▶ **WORK TO DO**: Copy the following data back verbatim, line for line, without changing anything.

━━━━━━

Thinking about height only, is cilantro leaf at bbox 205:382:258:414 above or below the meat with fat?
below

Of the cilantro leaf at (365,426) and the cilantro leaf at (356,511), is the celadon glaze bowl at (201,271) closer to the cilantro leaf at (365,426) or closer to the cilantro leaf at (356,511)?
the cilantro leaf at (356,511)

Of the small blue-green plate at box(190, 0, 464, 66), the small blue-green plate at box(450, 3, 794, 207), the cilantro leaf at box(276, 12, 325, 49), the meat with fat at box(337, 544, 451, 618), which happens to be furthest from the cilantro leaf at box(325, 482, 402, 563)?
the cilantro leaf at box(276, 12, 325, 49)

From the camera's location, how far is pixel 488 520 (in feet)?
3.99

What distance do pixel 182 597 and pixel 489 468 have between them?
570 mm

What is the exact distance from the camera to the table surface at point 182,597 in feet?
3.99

━━━━━━

▶ **WORKED ANSWER**:
Thinking about height only, is cilantro leaf at bbox 205:382:258:414 above or below the meat with fat?
below

Of the cilantro leaf at (365,426) and the cilantro leaf at (356,511), is the celadon glaze bowl at (201,271) closer to the cilantro leaf at (365,426) or closer to the cilantro leaf at (356,511)?
the cilantro leaf at (356,511)

Of the small blue-green plate at box(190, 0, 464, 66), the small blue-green plate at box(450, 3, 794, 207), the cilantro leaf at box(276, 12, 325, 49), the meat with fat at box(337, 544, 451, 618), which happens to be furthest from the cilantro leaf at box(325, 482, 402, 563)?
the cilantro leaf at box(276, 12, 325, 49)

From the camera's location, how far is pixel 488 520 (in feet)?
3.99

What distance do pixel 182 597 and pixel 489 468 have between them?
570 mm

What is the exact distance from the camera to the table surface at point 182,597 in feet?
3.99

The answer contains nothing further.